Not all of the contributors to this book, however, are persuaded by Gregersen’s robust interpretation of Christ’s “divine stretch” into the furthest reaches of creation. John Polkinghorne worries that extending the concept of incarnation beyond the human person of Jesus blurs the distinction between the Creator and the creation. The transcendence of God is necessary, he argues, for incarnation to be intelligible and for there to be genuine hope for the world’s future. Thus he insists that God’s particular incarnation in Christ must be sharply distinguished from God’s general immanence in the world. God is incarnate as Jesus of Nazareth but is immanently present alongside the rest of the creatures in the world. Holmes Rolston objects that no scientifically verifiable evidence of the incarnation’s transformative effects can be discerned outside of humanity. The physical states of matter, and the biological forms of various nonhuman species, have shown no changes over the last 2,000 years that set them apart from the time before the advent of Christ. We cannot even imagine what a “redeemed quark” or “transfigured elephant” might be like, and so it is best to regard such eschatological notions as poetic expressions of “human hopes for redemption within culture.” Robert John Russell counters with an ingenious nonlinear model of time that opens it to the presence of eternity. The past is preserved through memory and the future is already partially realized through hope in the present moment. Time is therefore less like a straight arrow than a feather with a stem and barbs, the stem indicating a clocklike movement from the past to the future and the barbs pointing to moments in time that are pregnant with a future eschatological reality.

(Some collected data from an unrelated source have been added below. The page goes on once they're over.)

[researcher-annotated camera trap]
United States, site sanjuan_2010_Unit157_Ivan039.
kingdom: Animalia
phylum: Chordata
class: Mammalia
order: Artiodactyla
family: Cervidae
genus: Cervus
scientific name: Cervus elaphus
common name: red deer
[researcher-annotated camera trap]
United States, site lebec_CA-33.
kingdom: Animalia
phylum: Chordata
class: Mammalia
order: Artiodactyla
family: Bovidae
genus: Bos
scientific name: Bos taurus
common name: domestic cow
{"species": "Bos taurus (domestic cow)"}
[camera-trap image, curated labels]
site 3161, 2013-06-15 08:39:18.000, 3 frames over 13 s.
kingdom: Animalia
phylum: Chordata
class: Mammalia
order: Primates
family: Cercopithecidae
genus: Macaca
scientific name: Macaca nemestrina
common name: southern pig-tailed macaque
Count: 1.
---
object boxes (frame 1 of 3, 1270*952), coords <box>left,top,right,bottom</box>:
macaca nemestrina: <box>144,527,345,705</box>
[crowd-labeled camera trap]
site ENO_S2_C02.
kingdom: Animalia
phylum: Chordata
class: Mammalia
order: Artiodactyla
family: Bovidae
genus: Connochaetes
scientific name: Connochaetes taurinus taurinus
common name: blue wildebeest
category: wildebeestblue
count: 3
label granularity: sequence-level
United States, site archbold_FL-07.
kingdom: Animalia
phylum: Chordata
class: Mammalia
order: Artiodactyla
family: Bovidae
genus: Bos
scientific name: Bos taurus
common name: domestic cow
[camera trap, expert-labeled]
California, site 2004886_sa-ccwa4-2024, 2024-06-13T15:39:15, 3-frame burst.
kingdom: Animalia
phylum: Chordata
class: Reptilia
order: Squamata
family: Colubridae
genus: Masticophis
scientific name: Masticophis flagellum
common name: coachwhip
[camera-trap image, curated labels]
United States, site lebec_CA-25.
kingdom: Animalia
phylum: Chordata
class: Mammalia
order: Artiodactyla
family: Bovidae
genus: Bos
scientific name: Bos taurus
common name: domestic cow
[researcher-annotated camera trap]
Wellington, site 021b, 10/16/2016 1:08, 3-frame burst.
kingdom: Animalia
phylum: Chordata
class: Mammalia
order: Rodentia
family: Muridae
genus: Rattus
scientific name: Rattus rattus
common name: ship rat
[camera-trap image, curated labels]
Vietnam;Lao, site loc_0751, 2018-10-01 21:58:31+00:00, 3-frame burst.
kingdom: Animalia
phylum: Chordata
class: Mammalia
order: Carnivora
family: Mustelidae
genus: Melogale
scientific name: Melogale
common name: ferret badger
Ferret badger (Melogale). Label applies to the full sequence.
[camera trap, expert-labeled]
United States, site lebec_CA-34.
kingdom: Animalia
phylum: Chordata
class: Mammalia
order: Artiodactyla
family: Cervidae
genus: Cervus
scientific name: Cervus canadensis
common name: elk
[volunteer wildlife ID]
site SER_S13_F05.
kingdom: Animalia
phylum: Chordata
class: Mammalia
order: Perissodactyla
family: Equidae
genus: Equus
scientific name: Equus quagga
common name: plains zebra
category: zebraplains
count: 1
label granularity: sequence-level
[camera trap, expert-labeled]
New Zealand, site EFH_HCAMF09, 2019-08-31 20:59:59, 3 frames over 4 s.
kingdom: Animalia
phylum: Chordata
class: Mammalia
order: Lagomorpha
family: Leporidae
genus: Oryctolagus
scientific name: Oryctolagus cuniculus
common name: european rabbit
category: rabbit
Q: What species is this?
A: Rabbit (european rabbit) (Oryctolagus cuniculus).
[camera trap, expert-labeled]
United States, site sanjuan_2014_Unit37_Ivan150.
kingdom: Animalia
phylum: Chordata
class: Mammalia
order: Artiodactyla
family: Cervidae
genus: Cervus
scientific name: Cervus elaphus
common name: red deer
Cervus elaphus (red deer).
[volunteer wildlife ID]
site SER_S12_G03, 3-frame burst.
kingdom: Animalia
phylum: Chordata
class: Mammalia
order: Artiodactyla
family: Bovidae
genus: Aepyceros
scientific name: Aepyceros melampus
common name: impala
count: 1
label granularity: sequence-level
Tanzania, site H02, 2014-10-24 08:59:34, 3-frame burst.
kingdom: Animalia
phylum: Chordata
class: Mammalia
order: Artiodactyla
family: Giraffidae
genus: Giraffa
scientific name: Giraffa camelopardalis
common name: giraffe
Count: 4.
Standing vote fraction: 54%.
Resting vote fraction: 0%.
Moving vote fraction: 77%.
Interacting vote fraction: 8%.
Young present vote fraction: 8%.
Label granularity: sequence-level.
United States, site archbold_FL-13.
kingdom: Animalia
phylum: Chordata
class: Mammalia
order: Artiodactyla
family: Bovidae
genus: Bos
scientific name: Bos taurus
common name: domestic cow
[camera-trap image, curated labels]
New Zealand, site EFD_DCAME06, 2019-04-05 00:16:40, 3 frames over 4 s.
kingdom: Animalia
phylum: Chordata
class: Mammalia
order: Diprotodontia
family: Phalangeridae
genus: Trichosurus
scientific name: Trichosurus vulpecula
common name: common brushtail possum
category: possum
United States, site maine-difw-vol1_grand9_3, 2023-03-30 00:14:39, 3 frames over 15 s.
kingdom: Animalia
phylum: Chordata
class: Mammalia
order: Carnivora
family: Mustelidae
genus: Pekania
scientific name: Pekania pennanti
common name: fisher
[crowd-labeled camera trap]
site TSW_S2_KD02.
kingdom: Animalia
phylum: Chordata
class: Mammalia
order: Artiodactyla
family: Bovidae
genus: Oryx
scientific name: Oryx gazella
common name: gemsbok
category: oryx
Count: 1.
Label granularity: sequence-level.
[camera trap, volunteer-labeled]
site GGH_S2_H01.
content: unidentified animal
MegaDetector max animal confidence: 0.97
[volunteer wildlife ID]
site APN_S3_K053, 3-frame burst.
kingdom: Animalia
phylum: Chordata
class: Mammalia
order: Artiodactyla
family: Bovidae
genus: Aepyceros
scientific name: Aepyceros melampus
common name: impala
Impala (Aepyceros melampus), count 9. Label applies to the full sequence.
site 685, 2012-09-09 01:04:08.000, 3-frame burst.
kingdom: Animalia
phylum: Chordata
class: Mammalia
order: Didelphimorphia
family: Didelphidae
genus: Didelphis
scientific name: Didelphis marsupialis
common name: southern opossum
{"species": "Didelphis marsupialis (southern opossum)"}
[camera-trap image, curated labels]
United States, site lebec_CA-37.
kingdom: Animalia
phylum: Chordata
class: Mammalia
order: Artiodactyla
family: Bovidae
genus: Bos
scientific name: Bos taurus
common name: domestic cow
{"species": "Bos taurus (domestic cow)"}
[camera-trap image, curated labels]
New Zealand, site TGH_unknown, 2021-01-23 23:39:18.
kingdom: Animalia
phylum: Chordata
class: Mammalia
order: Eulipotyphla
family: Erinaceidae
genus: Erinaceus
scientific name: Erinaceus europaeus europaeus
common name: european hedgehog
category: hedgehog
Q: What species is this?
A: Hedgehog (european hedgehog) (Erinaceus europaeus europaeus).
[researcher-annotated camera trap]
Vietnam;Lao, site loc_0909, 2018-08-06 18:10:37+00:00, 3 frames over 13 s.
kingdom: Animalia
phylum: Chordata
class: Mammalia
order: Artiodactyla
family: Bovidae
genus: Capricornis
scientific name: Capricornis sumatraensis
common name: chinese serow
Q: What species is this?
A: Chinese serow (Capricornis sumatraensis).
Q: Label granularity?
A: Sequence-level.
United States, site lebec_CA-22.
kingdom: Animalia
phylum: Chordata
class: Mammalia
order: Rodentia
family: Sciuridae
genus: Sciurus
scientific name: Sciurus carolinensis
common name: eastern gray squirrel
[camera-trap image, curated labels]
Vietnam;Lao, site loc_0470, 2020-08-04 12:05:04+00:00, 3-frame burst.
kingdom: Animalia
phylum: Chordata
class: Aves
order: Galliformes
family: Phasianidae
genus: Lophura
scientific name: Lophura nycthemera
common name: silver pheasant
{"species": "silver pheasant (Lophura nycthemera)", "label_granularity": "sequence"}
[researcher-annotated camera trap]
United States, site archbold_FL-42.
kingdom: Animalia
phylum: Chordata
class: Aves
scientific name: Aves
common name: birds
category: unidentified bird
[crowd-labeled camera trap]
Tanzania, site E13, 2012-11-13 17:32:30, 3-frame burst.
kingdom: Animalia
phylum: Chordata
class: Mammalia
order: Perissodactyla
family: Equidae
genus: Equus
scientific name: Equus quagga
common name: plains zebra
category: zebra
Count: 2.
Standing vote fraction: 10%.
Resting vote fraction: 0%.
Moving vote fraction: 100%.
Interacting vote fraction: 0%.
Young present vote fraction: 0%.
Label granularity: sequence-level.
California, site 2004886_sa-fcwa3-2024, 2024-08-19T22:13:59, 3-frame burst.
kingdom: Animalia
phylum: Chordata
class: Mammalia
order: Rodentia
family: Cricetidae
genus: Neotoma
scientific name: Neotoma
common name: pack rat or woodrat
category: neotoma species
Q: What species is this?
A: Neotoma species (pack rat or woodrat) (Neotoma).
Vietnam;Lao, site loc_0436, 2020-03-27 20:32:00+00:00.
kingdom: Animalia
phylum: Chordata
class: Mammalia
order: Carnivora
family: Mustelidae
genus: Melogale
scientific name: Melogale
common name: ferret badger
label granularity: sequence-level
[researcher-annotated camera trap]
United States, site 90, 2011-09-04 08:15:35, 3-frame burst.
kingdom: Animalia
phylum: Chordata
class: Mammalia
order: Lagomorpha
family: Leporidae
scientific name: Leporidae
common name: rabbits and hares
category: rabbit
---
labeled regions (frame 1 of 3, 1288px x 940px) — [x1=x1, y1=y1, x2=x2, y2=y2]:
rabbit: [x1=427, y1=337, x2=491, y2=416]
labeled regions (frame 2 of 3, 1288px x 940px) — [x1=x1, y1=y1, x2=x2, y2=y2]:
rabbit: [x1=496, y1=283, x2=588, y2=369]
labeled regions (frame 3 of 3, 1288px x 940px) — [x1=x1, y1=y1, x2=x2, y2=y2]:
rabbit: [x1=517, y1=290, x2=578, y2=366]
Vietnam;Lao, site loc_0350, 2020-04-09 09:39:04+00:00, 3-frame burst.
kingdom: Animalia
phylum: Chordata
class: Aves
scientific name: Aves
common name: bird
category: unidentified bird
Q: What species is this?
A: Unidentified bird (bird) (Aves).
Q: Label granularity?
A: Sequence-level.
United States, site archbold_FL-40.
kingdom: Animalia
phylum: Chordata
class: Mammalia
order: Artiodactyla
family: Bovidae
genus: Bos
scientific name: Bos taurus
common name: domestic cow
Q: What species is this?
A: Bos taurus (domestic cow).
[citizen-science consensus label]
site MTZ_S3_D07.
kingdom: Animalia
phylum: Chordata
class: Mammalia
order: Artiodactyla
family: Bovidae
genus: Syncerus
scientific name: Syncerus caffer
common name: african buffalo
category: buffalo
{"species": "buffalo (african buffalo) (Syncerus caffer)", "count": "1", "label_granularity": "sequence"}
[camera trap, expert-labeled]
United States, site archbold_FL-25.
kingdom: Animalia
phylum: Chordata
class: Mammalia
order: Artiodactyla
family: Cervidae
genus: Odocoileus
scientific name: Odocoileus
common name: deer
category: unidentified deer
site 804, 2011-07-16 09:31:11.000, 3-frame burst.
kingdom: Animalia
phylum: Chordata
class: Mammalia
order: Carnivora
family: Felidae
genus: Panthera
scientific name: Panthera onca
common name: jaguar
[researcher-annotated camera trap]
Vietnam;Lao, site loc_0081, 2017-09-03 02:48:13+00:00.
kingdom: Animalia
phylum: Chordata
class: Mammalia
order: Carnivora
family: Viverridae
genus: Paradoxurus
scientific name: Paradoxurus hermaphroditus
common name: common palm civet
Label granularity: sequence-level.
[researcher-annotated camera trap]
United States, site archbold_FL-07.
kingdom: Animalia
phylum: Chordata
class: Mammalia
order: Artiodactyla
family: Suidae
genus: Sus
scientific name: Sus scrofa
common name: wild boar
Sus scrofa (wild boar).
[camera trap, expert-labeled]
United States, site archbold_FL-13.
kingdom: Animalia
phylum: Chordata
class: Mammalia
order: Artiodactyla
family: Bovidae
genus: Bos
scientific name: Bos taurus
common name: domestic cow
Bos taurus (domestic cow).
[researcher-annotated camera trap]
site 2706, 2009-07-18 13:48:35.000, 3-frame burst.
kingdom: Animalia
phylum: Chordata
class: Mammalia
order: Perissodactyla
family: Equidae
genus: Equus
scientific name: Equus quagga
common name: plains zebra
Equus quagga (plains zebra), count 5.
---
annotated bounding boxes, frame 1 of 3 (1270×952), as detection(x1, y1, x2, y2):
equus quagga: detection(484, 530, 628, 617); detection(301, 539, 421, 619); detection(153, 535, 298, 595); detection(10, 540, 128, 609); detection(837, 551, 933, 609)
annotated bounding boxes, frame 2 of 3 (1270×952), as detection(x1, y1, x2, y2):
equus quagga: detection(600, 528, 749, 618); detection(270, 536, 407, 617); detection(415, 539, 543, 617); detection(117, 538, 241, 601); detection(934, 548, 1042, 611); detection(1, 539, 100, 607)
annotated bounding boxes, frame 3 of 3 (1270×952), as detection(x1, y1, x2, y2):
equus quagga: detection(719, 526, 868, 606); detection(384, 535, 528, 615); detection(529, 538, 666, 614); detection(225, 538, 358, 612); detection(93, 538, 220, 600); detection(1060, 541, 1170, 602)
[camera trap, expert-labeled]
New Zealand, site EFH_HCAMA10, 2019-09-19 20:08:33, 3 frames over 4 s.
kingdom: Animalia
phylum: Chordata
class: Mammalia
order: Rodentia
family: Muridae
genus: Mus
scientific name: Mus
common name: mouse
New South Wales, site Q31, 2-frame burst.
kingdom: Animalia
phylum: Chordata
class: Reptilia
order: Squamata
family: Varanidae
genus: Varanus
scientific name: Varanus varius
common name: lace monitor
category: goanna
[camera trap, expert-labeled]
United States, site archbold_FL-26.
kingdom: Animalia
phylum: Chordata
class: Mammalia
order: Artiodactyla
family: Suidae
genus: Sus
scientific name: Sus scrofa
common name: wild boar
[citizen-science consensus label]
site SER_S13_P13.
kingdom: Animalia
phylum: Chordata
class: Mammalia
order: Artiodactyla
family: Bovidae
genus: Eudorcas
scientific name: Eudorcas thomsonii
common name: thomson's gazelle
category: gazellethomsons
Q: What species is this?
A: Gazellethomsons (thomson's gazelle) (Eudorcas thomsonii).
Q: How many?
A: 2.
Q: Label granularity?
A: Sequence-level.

The theologically imaginative, philosophically sophisticated, and scientifically informed perspectives that make up this finely edited volume of essays do not present a unified front on the question of deep incarnation. But they invite further conversation about the meaning of the central event of the Christian faith and its implications for contemporary ecological concerns, inclusive views of salvation, and theological assessments of current scientific knowledge about the natural world. The vision of deep incarnation also entails a corresponding vision of the deep transfiguration of the world. While conversation with science and philosophy can provide us with a partial glimpse of how God’s incarnation in Christ transforms church and world, a richer trove of insights might be attained through a theological engagement with works of the literary and aesthetic imagination as well. Transfigured elephants are fictions in the minds of scientific naturalists, but not in the minds of religious artists. The writer who intuited God’s incarnate grandeur in the “dearest freshness deep down things” was, after all, a poet and not a scientist. It is in poetic visionaries like Gerard Manley Hopkins that we may find the most convincing evidence of the depths of God’s incarnation in Christ.